The salient tragedy of "The Human Stain" is not Coleman Silk's imprisonment in the stocks of public opinion, a fate that would not have befallen him had he never rejected his mother, siblings, and race. (Of course, had he remained a black man after mid-century, would he have become a tenured classicist at a baby-ivy college? A fair question.) Rather, the import of "The Human Stain" lies in its humane, beautiful dissection of a man who decides that freedom from race is worth total estrangement from a loving family and a literate, educated, upwardly mobile heritage that most Americans of all races would be happy to crow about.

"The act"--telling his mother that he is marrying a white woman who must not know his race, then disappearing from his family--"was committed in 1953 by an audacious young man in Greenwich Village, by a specific person in a specific place at a specific time, but now he will be on the other side forever." The other side is not whiteness, which would be the equivalent of racelessness, but Judaism. In the Village, in 1953, perhaps even more than today, that was a very happy trade, for "this was a moment when Jewish self-infatuation was at a post-war pinnacle among the Washington Square intellectual avant-garde, when the aggrandizing appetite driving their Jewish mental audacity was beginning to look to be uncontrollable," and that appetite was being validated and rewarded by publishers, the academy (finally), and women, Gentile and Jewish alike. Lose one's family, but win the world. Coleman Silk does not escape Ralph Ellison's black invisibility only to acquire Seymour "Swede" Levov's WASP blandness. He becomes a Jew, marries a Jewess with hair as kinky as his own, and has Jewish children, one of whom intones the Kaddish at his funeral.

Back in East Orange, New Jersey, Coleman's mother never recovers. Senile on her deathbed, she tells a nurse that she must get home to take care of a sick baby: Coleman. Like everything Ernestine says, the anecdote is profoundly moving. Thus the great surprise of Philip Roth's new novel. After 40 years and half as many books, Roth has learned to break our hearts. His earlier work is invariably cheeky, smart, and perfectly voiced. His fictions are so readable, with such narrative drive and dead-on verisimilitude, that he is lucky to have kept his hold on critics, who like literature that leaves more unsaid and lurking beneath the surface tension. Roth has always made us sweat, curse, and laugh, but only recently has he made us cry.

Certain lines stopped me in my tracks, made me put the book down and take a minute to recover. Coleman's mother to her traitorous son: "You tell me the only way I can ever touch my grandchildren is for you to hire me to come over as Mrs. Brown to baby-sit and put them to bed, I'll do it. Tell me to come over as Mrs.
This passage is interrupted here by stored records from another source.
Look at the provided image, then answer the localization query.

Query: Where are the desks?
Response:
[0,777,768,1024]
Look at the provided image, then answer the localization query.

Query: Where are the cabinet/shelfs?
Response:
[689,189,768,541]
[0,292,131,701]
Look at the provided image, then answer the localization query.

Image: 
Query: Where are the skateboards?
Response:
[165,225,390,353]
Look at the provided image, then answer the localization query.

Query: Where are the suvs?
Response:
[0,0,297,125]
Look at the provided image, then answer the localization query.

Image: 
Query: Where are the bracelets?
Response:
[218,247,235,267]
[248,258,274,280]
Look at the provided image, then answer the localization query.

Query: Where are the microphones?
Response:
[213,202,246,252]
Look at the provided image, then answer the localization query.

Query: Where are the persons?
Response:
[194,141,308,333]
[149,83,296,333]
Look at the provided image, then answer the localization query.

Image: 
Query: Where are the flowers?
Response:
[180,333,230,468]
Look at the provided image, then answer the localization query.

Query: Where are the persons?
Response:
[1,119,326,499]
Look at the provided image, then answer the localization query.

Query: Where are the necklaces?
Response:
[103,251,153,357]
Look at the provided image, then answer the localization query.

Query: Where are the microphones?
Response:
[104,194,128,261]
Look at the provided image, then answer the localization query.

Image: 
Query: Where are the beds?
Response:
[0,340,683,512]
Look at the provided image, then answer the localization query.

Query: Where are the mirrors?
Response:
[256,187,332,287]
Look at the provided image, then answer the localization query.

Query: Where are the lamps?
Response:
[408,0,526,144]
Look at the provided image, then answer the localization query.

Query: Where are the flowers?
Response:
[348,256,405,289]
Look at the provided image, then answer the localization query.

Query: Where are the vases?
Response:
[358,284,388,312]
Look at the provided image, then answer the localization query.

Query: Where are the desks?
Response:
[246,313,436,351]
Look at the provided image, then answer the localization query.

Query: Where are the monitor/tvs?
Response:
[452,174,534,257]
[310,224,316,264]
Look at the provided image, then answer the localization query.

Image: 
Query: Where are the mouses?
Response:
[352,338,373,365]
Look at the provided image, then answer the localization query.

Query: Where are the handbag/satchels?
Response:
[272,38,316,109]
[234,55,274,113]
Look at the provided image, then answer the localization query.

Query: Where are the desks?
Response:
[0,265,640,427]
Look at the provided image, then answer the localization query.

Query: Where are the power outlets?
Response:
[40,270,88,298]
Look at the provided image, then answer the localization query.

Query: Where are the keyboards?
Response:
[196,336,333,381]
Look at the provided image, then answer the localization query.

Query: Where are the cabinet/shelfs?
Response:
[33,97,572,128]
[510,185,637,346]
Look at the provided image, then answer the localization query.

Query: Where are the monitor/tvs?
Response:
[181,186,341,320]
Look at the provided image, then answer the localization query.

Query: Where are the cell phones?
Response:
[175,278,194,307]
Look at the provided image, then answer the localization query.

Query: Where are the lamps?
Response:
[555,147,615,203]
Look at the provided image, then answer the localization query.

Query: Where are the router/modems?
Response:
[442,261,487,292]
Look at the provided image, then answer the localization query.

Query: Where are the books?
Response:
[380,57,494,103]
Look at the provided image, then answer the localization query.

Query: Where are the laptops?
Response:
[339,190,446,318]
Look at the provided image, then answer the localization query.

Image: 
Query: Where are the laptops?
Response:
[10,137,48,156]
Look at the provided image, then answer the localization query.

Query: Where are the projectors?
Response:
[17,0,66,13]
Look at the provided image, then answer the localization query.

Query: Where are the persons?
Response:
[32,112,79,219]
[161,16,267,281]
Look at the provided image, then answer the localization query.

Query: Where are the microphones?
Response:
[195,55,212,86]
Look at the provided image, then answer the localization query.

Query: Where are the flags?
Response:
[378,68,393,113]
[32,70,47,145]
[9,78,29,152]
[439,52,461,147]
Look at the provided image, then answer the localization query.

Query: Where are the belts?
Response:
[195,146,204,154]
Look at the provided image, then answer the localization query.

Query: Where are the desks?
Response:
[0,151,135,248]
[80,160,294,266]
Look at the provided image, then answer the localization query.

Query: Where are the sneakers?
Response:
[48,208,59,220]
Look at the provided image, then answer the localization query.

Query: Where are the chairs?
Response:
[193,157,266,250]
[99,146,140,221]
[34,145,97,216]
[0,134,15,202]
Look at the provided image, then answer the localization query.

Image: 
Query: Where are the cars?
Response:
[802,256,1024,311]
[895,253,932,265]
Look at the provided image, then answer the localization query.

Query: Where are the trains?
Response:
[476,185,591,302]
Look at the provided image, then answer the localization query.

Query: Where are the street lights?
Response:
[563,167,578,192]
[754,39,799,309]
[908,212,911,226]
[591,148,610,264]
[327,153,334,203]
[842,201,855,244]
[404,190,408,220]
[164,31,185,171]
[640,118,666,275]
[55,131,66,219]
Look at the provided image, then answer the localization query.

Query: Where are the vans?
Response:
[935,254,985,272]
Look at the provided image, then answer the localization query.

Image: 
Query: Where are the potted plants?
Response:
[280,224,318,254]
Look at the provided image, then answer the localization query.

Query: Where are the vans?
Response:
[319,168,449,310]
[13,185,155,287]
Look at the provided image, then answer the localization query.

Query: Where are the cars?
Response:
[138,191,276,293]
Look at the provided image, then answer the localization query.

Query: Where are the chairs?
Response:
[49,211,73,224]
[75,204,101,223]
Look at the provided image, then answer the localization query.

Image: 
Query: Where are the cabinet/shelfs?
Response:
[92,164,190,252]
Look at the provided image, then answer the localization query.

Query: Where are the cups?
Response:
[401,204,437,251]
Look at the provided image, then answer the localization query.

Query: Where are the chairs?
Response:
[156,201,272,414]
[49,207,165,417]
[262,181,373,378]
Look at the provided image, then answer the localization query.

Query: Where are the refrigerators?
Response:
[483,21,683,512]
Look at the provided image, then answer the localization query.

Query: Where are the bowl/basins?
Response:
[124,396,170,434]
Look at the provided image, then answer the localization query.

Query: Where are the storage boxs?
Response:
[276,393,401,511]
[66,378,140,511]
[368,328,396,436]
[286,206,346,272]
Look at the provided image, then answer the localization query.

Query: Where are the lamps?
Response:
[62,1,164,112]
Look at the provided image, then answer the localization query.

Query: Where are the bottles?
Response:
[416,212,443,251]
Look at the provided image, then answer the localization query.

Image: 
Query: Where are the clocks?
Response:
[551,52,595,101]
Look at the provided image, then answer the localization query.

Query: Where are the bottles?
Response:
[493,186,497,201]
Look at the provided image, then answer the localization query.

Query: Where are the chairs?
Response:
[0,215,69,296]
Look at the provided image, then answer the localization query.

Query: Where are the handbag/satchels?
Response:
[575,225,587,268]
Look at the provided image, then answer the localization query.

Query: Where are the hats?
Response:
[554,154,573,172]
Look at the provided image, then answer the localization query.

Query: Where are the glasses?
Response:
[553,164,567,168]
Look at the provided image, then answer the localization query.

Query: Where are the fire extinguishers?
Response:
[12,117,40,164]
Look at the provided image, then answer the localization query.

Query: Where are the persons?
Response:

Brown to clean your house, I'll do that." Or even a brief description of a German soldier during World War II, walking home alone: "He had a leave, and the only way he knew to get back to Germany was to follow the railroad tracks east." It's the kind of simple effect that first appeared in "American Pastoral", and it sounds nothing like the angry young man of the early novels.

Time was, Philip Roth spent his bile on fellow Jews who refused to get out of Jersey, away from their in-ground pools and four-doors. Now, it's the Jews straying too far that makes Roth shake his head sadly. It's Ira Ringold become the Communist Iron Rinn, or Swede Levov marrying Miss New Jersey and moving to the country. Most of all, it's Coleman Silk, also a Jew, in his way, but one who strayed way too far to get there. From a novel that will be woefully misinterpreted as political, it is the very private grief of a family that will stay with me. It's a mother, a brother, and a sister who never could stop loving their boy, long after he stopped being theirs.